What you should do:
Can you give the records as a Markdown table with the columns Row and Line, one numbered row per line and blank lines left out? Begin at the line that has "As shown in", stop at the end of the records, and leave the pictures out.

Record list:
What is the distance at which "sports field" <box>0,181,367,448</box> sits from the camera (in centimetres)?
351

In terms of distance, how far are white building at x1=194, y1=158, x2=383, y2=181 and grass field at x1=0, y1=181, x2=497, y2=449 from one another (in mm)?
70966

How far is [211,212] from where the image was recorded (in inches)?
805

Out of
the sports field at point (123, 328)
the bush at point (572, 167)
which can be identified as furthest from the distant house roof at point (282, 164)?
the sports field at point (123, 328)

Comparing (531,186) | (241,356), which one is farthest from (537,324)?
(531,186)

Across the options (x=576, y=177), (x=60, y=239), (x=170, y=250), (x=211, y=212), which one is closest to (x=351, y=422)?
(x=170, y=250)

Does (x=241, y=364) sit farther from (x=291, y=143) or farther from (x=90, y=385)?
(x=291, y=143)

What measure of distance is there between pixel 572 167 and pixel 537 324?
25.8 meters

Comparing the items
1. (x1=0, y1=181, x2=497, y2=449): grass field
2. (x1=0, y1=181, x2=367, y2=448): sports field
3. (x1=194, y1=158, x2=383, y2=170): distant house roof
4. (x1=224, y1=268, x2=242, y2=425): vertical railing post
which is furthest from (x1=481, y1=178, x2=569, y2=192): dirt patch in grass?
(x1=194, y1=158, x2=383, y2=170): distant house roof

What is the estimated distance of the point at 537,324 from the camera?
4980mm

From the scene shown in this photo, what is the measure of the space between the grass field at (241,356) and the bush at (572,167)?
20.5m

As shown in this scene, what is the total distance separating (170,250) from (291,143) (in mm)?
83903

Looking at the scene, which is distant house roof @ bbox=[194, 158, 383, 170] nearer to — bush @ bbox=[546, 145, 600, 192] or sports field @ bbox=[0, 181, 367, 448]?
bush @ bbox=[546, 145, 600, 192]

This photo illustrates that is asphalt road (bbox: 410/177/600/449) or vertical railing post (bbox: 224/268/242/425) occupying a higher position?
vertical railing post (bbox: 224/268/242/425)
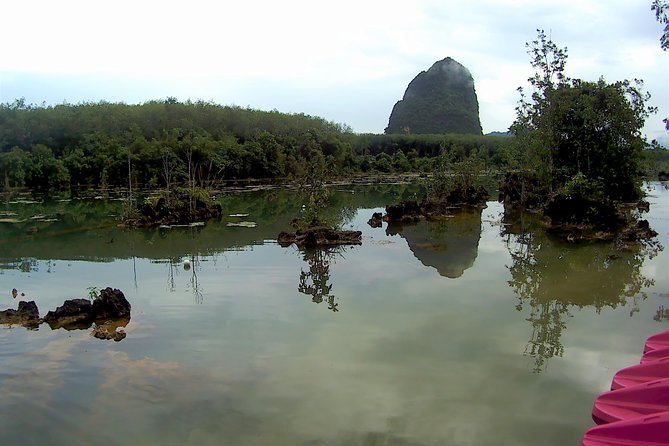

Output:
| Row | Line |
|---|---|
| 1 | As shown in this scene, what is the total distance separating (170,250) from (291,143) (in mm)? |
| 2 | 83903 |
| 3 | Looking at the scene, which is distant house roof @ bbox=[194, 158, 383, 170] nearer to — bush @ bbox=[546, 145, 600, 192] or sports field @ bbox=[0, 181, 367, 448]? |
| 4 | bush @ bbox=[546, 145, 600, 192] |
| 5 | This photo illustrates that is asphalt road (bbox: 410/177/600/449) or vertical railing post (bbox: 224/268/242/425) occupying a higher position? |
| 6 | vertical railing post (bbox: 224/268/242/425) |